Atualmente, Mouhamad é réu na Justiça Federal como acusado de liderar um esquema criminoso que desviou R$ 110 milhões da Saúde do Amazonas através de contratos entre a Secretaria de Estado de Saúde (Susam) e empresas terceirizadas. Além dele, também são acusados dos crimes a advogada Priscila Marcolino e a enfermeira Jenifer Nayara Youchabel, ex-presidente do Instituto Novos Caminhos, principal entidade envolvida nos desvios dos recursos públicos.

Na quarta-feira passada (6), o médico e empresário Mouhamad Moustafa foi colocado em liberdade pelo Superior Tribunal de Justiça (STJ) após os advogados dele requererem um habeas corpus junto ao ministro Nefi Cordeiro, o mesmo magistrado que baixou o valor da fiança para Mouhamad conseguir a primeira soltura dele, anteriormente.

Até então, Mouhamad esteva preso desde 21 de outubro deste ano, quando ultrapassou o limite do perímetro urbano permitido com uso de tornozeleira eletrônica. Antes disso, Mouhamad ficou solto no dia 30 de agosto após ter conseguido um alvará de soltura no Tribunal Regional Federal da 1ª Região. A primeira vez que Mouhamad Moustafa esteve preso foi em 2016 durante a primeira fase da operação Maus Caminhos.

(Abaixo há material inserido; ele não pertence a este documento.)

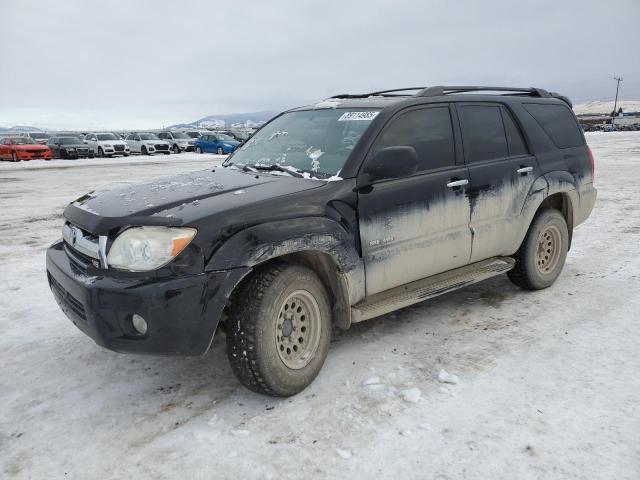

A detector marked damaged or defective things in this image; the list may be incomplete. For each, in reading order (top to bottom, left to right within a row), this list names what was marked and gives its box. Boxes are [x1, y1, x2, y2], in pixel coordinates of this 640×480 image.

cracked windshield [225, 108, 378, 179]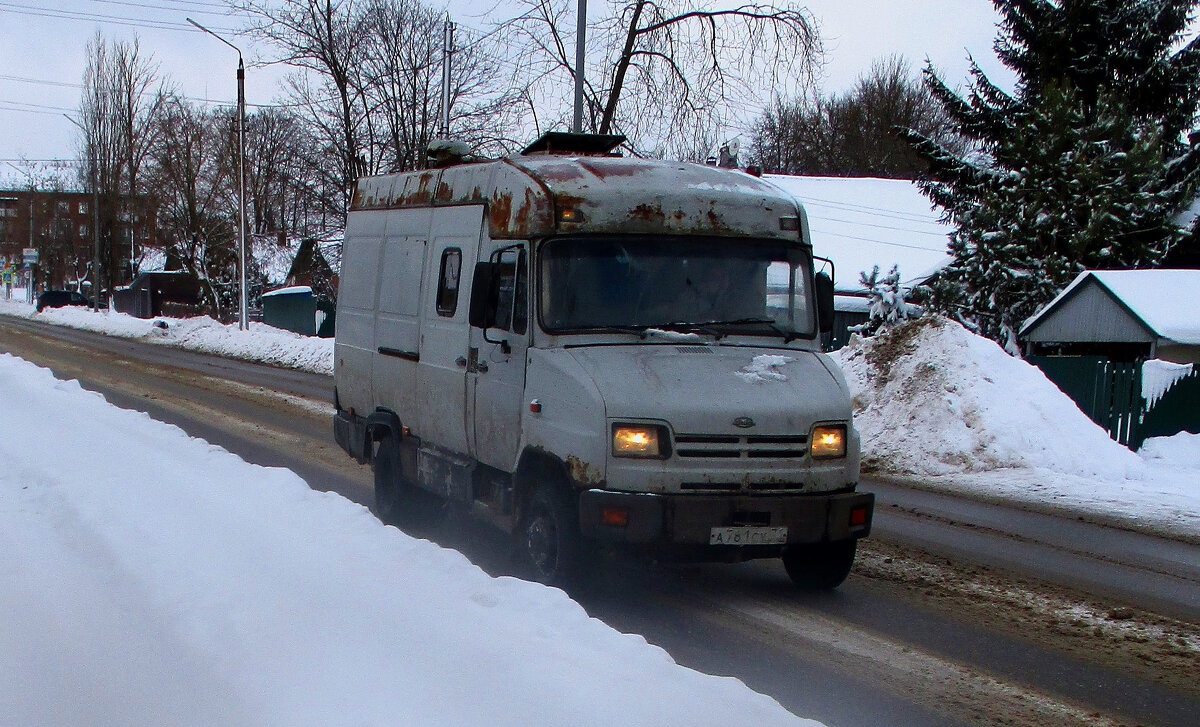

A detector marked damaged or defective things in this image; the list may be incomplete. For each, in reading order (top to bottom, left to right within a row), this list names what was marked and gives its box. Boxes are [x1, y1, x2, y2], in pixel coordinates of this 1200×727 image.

rusty white van [332, 134, 876, 588]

Moustafa é acusado na Justiça Federal de liderar uma organização criminosa que desviou R$ 110 milhões de verbas públicas por meio de contratos da Secretaria de Saúde do Estado (Susam) com o Instituto Novos Caminhos, segundo denúncia do Ministério Público Federal. Outras pessoas também são acusadas de participar do esquema.

 ‘Jamais (paguei propina)’

No último dia 17 de outubro, Mouhamad prestou depoimento à Justiça Federal e negou ter pagado qualquer tipo de propina a secretários ou autoridades no Amazonas. “Não, jamais (paguei propina). Nunca me pediram e eu nunca ofereci”, disse. Em relação às acusações de que as provas do esquema criminoso haviam sido destruídas, Moustafa  enfatizou que a “história foi forjada”.